Health Economics Seminars (EUR)

Olivier L’Haridon (Université of Rennes, France)
Thursday, 8 June 2017


It is well-known that expected utility has empirical deficiencies. Prospect theory has developed as an alternative with more descriptive validity. This study elicits utility of life duration in a framework that is robust to violations of expected utility. In addition, our method allows for a parameter-free measurement of loss aversion and probability weighting for both gains and losses. Finally, we are the first measure utility of life duration and event weighting in the case of uncertainty.

We conducted individual experiments where respondents had to make choices using health outcomes, which included a treatment with known probabilities and a treatment with unknown, imprecise, probabilities. First, when comparing these treatments, we found evidence for uncertainty aversion for mixed prospects. Despite this, the two treatments showed the same general pattern: concave utility for gains, convex utility for losses, and steeper utility for losses than for gains.

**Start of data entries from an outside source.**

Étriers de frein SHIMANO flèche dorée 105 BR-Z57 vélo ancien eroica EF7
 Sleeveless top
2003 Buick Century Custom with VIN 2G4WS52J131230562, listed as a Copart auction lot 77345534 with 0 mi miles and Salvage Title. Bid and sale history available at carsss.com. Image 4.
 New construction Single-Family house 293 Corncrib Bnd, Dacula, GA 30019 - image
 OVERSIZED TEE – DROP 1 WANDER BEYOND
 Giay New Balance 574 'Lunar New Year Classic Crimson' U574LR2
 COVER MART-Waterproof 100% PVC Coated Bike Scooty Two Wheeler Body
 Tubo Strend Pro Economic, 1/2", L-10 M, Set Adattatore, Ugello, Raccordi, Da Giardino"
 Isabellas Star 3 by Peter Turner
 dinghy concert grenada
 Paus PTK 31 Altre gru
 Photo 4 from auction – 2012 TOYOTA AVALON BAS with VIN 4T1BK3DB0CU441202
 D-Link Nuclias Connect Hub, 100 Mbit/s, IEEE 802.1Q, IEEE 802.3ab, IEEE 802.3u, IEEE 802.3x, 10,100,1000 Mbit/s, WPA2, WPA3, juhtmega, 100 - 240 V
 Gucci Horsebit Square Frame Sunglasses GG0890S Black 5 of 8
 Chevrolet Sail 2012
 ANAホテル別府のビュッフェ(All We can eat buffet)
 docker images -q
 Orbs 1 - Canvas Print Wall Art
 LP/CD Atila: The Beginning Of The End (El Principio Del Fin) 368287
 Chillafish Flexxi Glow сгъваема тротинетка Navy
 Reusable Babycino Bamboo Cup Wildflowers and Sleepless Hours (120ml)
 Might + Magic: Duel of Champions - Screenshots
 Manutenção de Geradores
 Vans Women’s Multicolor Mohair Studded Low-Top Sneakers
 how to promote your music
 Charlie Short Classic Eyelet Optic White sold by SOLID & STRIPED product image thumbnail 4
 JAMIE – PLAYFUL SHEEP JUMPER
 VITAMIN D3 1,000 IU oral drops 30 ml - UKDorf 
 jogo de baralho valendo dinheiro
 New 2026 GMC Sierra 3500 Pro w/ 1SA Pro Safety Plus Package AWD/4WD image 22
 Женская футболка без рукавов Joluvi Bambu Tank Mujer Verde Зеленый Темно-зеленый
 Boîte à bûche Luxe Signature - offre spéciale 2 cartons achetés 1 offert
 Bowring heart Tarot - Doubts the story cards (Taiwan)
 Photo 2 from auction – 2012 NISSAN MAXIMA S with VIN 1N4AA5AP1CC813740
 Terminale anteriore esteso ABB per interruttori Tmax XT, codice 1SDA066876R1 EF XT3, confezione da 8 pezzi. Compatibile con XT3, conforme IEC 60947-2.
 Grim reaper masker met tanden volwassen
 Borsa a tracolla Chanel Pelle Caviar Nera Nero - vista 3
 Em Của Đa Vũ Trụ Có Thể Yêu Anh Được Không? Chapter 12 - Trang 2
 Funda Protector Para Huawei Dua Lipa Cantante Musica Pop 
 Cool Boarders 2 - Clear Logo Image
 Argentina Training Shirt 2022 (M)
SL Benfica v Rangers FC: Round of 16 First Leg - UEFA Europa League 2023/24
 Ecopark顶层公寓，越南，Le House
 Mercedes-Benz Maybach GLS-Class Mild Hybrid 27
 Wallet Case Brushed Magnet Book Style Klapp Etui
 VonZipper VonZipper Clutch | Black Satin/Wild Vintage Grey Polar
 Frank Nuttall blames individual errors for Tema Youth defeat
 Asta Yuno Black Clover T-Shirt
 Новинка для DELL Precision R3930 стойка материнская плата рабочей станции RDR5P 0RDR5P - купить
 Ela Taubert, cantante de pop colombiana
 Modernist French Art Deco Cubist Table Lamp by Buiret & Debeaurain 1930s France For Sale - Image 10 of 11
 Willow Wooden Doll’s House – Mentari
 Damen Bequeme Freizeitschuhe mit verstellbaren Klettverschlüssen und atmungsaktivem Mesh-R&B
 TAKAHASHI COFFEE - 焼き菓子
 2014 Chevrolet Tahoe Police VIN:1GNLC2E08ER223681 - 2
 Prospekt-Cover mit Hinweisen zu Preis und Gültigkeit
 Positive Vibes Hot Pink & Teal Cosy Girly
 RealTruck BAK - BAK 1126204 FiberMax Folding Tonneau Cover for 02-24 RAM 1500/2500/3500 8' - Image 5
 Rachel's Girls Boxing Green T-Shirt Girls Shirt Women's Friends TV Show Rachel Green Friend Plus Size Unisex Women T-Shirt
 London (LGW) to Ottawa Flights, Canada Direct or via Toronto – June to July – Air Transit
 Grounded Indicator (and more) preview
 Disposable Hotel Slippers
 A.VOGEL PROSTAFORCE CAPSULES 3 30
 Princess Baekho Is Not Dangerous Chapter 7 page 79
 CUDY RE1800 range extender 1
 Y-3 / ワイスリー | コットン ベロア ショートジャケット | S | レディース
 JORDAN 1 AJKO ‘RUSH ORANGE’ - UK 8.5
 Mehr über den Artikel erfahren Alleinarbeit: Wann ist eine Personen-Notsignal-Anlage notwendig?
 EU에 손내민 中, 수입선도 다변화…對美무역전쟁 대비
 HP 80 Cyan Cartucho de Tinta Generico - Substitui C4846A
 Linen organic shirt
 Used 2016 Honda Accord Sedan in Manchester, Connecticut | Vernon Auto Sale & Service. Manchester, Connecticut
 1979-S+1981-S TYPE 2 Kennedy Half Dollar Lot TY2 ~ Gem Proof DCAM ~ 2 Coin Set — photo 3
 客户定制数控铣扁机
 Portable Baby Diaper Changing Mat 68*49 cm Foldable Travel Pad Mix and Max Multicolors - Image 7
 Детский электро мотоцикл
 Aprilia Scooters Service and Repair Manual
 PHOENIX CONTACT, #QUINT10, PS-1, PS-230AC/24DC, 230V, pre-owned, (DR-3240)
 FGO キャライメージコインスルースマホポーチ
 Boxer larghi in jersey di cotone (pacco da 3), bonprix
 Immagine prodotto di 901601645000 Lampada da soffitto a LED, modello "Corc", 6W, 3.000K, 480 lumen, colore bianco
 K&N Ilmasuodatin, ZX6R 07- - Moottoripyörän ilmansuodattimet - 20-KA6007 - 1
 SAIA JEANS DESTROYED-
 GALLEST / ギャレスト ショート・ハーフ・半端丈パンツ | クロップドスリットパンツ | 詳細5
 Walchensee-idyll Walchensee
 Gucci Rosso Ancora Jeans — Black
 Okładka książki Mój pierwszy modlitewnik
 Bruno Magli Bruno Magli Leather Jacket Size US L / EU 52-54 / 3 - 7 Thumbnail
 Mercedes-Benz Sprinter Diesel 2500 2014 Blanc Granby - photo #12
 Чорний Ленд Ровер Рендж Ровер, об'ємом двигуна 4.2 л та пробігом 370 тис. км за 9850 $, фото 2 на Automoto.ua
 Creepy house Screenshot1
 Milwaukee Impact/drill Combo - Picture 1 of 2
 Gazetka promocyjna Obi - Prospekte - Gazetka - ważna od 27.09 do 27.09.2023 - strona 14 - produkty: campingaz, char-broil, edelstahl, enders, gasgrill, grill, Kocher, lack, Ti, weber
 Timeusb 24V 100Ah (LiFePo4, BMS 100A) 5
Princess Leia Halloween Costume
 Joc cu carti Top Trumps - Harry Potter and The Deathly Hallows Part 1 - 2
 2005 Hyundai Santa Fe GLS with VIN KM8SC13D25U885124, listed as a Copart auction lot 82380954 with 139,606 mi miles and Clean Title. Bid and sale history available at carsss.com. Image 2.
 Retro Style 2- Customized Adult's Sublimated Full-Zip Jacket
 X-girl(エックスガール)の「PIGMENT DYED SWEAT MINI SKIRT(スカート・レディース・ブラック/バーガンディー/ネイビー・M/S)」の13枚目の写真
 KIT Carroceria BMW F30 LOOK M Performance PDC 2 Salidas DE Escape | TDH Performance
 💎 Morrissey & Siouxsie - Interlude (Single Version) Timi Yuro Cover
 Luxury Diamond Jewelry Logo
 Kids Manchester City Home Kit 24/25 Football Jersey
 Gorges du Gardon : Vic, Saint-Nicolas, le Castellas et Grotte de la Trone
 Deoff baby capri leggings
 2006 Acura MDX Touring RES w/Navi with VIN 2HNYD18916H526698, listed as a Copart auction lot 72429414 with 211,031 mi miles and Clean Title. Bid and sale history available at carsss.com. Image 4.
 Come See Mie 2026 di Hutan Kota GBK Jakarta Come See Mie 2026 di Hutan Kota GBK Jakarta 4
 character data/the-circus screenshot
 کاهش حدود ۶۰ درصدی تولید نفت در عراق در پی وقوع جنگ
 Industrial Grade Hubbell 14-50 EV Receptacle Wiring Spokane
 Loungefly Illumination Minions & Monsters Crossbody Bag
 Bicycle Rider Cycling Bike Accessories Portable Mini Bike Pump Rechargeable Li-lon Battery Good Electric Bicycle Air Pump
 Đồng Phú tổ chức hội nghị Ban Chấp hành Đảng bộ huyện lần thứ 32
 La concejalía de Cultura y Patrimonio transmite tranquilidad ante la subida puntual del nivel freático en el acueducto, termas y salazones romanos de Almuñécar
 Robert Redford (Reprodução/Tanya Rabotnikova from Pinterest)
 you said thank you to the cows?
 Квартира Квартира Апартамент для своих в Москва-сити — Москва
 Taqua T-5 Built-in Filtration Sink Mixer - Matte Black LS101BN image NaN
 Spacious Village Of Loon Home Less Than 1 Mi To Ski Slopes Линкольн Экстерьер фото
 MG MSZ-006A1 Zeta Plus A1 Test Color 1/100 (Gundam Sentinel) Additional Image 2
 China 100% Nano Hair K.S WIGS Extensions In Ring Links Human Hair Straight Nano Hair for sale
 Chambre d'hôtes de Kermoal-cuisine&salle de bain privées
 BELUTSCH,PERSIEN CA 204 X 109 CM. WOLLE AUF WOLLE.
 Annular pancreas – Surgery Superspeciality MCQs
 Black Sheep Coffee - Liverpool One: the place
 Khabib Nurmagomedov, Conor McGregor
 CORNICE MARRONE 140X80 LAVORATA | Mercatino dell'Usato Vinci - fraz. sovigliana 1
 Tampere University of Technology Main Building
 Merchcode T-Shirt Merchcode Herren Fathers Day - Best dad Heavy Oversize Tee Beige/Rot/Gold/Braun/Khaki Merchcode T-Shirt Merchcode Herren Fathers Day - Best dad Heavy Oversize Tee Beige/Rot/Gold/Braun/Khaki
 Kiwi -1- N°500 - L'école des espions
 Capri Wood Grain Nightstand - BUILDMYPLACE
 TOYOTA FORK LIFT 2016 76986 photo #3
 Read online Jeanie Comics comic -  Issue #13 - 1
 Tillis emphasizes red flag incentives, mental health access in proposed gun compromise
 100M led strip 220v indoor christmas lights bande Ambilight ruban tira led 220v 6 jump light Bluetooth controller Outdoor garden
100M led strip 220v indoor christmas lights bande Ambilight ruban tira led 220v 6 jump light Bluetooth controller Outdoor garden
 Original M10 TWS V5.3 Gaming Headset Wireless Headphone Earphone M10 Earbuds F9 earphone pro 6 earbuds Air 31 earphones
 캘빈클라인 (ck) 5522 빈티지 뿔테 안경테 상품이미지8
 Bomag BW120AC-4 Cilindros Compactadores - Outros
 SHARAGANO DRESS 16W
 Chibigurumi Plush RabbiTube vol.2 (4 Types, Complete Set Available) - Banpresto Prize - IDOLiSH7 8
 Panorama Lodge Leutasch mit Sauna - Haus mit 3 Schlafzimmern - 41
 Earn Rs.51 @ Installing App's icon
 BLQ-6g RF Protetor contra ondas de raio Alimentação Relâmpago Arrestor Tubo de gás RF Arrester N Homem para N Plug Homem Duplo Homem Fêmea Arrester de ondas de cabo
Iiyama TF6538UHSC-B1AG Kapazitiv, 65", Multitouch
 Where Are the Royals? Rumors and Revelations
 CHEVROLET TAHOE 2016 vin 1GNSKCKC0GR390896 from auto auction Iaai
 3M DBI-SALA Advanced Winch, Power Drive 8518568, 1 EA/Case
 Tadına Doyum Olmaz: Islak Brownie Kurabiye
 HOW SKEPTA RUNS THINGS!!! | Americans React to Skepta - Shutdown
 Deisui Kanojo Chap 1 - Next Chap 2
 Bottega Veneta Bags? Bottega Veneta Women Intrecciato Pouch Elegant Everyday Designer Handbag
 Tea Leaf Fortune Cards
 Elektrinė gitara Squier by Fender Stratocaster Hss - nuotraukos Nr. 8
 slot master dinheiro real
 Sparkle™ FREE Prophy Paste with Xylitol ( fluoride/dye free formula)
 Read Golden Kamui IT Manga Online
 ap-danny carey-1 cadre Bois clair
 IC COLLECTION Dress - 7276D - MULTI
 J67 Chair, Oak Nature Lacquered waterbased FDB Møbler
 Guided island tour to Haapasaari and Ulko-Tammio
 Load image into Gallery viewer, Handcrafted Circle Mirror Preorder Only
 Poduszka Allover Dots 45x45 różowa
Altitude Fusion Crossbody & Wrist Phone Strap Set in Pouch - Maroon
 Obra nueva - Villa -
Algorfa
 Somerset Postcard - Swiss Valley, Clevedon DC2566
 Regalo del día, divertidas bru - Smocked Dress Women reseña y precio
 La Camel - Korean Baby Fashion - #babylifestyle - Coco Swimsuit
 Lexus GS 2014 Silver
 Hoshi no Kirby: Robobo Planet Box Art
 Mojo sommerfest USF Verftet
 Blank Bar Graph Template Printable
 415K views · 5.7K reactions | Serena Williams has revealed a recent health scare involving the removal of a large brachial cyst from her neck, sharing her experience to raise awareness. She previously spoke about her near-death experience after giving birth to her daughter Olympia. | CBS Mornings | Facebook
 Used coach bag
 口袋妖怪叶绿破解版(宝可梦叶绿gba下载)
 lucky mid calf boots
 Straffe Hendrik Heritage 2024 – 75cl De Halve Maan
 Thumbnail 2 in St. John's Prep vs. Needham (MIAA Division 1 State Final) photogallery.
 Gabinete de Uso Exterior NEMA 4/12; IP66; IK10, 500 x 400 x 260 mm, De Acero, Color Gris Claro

Hence, our findings confirm the S-shaped utility that has often been observed for monetary outcomes. The amount of loss aversion was not significantly different between the treatments, with median loss aversion coefficients varying between 1.4 and 1.8 (depending on the specific definition used). The probability weighting functions showed the usual inverse S-shape, indicating overweighting of small probabilities and underweighting of large probabilities, both for gains and for losses. When comparing decision weights under risk and uncertainty, we found a significant difference for gains, but only for probability 0.5, the case of the classical Ellsberg urn. For losses, event weighting differed from probability weighting for small probabilities.

In conclusion, our data are supportive of prospect theory and source dependence in the health domain. Moreover, our findings suggest that differences between risk and uncertainty for life years is mainly due to difference in event weighting, especially for lost life years.